I don't think the logic is broken... It just needs special treatment at the top level, just like you gave to AdminSearch. Although at this point I think it'd make more sense to do generic handling of all 'select'-type entries.
Why does it need special treatment? Doesn't it call a function and issue a normal template?
Also, I *think* there's supposed to be a confirmation request for deleting boards.... I only get one for deleting categories. Can you...confirm? Anyone?
Fairly sure there's supposed to be... there's a JS error in suggest.js (which is called for the board moderator selector) which causes the rest of the page JS to get upset, which prevents the confirm() being called.

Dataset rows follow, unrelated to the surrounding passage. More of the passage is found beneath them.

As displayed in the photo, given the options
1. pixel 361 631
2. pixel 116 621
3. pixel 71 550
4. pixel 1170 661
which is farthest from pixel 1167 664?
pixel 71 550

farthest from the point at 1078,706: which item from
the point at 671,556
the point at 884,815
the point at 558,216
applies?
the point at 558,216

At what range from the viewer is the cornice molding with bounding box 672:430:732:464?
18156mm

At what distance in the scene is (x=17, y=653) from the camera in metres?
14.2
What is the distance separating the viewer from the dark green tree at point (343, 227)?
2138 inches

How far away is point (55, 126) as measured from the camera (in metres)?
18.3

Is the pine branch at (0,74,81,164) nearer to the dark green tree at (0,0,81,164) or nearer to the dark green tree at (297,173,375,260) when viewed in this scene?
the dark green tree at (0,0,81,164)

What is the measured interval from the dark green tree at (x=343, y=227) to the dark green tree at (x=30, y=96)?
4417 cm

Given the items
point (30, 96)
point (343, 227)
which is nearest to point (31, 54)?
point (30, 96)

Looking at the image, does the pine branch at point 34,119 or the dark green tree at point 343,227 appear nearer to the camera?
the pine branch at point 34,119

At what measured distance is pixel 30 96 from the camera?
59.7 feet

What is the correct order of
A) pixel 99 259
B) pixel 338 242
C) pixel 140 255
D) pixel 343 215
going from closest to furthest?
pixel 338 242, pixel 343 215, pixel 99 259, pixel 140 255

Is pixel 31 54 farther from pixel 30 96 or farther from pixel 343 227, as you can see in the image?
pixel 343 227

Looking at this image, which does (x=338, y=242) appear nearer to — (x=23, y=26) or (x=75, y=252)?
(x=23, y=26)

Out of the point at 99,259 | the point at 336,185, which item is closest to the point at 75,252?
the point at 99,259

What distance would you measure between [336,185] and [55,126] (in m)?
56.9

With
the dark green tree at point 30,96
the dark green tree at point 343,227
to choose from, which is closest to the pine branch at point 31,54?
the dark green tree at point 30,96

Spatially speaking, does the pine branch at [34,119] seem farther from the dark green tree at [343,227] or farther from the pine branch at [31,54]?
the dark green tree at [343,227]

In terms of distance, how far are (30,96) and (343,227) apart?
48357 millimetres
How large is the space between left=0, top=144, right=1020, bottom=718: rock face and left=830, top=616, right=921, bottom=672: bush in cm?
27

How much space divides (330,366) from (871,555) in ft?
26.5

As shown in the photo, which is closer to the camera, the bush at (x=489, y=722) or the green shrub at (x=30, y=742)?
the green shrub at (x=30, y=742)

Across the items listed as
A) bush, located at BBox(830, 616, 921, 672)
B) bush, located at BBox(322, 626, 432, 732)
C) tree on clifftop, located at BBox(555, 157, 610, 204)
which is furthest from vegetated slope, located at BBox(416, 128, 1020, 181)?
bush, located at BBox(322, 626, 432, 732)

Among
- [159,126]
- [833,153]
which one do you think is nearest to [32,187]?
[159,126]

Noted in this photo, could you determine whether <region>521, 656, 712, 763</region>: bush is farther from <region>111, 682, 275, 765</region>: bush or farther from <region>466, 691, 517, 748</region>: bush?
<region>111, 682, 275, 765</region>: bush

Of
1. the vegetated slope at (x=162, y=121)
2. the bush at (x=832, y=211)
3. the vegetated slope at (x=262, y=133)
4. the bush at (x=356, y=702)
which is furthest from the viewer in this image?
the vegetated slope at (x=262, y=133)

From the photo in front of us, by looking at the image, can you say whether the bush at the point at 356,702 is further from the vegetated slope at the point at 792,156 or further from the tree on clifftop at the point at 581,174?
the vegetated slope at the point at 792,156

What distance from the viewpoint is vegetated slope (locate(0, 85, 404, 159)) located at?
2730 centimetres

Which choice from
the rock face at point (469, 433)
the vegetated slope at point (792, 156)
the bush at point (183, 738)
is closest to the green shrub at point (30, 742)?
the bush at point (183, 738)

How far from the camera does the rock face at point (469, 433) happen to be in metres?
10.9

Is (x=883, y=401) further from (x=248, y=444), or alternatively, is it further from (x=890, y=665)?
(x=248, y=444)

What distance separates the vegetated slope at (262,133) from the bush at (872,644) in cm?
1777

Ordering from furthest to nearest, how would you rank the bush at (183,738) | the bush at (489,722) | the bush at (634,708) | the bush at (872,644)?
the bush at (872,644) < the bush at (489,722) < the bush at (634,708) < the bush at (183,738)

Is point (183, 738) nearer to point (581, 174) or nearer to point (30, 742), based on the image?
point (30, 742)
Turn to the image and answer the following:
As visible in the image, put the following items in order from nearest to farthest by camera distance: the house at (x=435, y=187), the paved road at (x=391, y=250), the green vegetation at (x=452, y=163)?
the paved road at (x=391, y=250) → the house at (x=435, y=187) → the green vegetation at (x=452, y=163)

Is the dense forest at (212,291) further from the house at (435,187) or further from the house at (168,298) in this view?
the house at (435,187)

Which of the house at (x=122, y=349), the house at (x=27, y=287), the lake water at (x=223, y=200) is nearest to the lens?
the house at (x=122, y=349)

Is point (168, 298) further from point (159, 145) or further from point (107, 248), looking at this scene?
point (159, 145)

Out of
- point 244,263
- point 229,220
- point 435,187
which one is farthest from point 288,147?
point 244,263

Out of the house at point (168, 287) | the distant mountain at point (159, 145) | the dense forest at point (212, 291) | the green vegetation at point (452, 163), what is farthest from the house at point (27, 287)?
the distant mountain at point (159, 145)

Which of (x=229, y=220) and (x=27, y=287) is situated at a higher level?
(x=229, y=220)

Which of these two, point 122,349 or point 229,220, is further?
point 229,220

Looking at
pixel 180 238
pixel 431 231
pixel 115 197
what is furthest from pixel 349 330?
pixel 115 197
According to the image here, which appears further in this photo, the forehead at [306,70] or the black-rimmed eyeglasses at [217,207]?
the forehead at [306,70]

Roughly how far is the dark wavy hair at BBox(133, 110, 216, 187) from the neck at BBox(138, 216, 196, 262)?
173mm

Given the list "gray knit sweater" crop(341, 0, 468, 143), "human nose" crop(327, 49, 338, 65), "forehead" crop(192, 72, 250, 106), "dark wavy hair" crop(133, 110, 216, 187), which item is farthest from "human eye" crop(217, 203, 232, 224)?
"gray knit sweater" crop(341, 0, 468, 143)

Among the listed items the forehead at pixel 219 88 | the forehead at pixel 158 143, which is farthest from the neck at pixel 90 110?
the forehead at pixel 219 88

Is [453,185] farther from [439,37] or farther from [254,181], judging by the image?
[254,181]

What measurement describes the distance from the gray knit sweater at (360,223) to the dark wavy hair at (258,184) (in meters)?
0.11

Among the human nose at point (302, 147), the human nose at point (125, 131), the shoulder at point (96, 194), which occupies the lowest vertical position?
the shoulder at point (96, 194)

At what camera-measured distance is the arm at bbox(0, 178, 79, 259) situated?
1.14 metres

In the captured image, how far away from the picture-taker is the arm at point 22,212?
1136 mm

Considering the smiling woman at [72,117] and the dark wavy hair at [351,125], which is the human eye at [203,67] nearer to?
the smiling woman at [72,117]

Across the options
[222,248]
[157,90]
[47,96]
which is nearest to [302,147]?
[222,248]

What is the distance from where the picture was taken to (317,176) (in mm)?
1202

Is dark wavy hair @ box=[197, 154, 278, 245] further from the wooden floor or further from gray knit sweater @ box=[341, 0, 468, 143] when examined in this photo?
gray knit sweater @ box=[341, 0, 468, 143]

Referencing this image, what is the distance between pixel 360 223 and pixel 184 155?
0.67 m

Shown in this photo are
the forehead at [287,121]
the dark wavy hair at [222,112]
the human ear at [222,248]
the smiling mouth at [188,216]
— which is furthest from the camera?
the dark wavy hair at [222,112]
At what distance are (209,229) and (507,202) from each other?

Re: restore posts, I couldn't find the origin of the skeleton error. Argh. If you could look into it as well... I have no time to actually go and try to restore posts for now
I'll look into it right now I'm back on the PC.
Loosely related: when deleting a post, Wedge should update its 'children' posts to use the deleted post's parent ID. Should be easy enough, but we then have to update their own children, too... I'm not sure how to do this with minimal impact on the DB performance.
It's tricky - and that's before you get into the realms of split/merging. However, if you have any given tree of x->y->z, and it's y you're deleting, you only have to update all the cases for z where the parent is y. It's a single-direction graph, we're only recording the parent, not the children, nor the latter descendants, so if post y is deleted, UPDATE wedge_messages SET id_parent = x WHERE id_parent = y, and that'll match all the z cases because we're only recording the immediate parent...
And-- I guess 'parent' shouldn't be touched when removing through the recycle bin... Or maybe yes. What's certain is that it shouldn't be deleted when a post is 'unapproved'.
This is *really* where it gets fun. What might be better is if the actual hierarchy remains untouched in a physical sense but a simple "This post has been removed" placeholder is shown to the user. That would not only solve the whole issue of how to handle it (because you don't move it, you leave it totally in place) and prevent logical disjoint where the post is removed and the flow of conversation seems broken: it's still going to be broken if part of the conversation is missing, but at least you have context for it.